* _GIVEN DATA_:
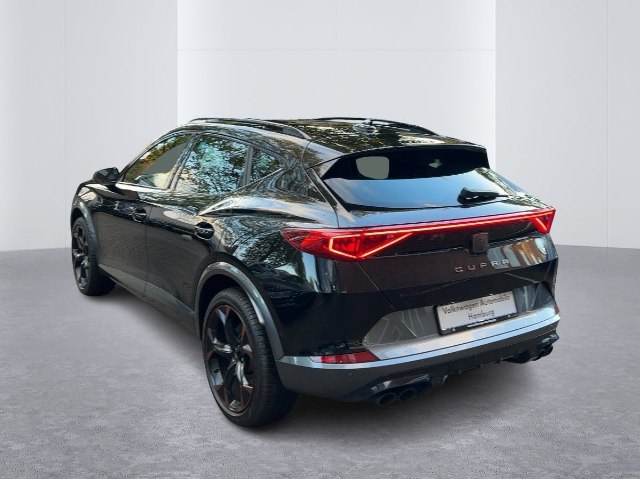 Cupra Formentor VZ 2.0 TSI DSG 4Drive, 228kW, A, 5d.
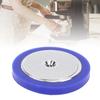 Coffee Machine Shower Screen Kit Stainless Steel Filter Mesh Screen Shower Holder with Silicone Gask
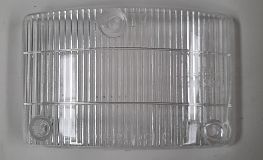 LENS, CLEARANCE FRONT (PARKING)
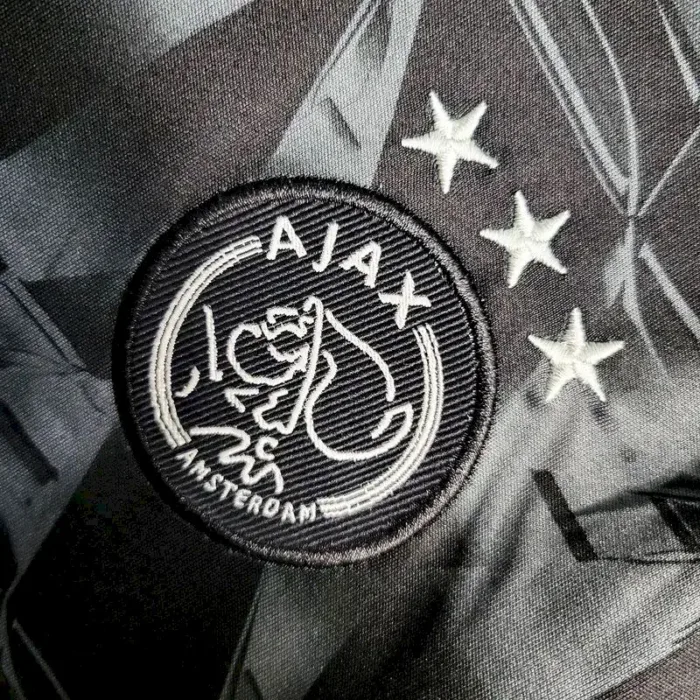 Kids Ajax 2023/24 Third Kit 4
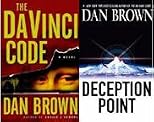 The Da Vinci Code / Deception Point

---

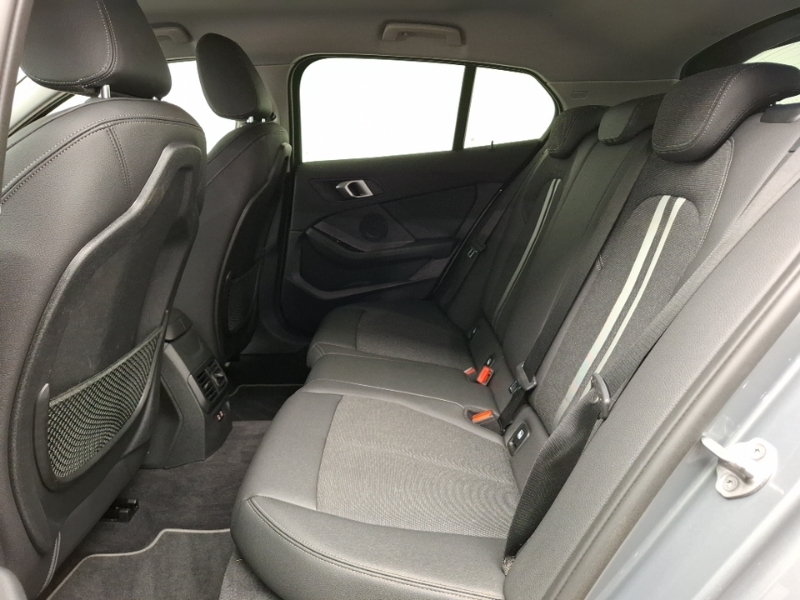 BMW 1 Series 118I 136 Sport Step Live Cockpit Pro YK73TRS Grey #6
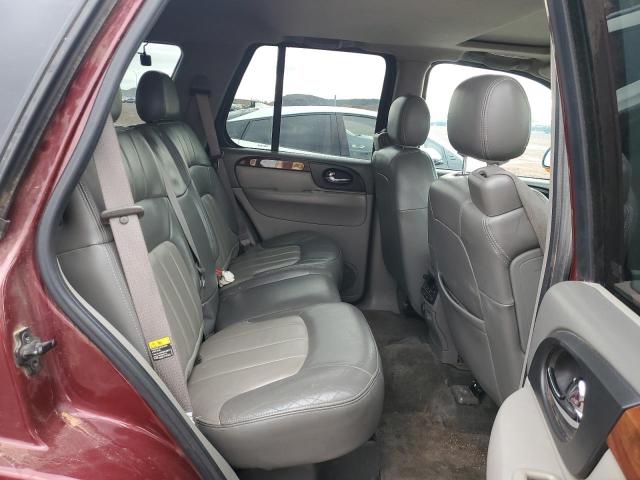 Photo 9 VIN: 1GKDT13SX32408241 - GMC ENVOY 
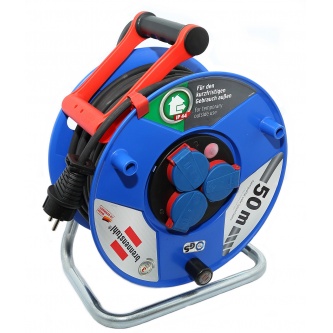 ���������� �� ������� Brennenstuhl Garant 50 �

* _WORK ITEM_:
Copy the entries word for word, starting at the one that contains "BMW 1 Series" and ending at the one that contains "Garant 50 �", both included. Leave out the pictures.

* _SOLUTION TO THIS EXERCISE_:
 BMW 1 Series 118I 136 Sport Step Live Cockpit Pro YK73TRS Grey #6
 Photo 9 VIN: 1GKDT13SX32408241 - GMC ENVOY 
 ���������� �� ������� Brennenstuhl Garant 50 �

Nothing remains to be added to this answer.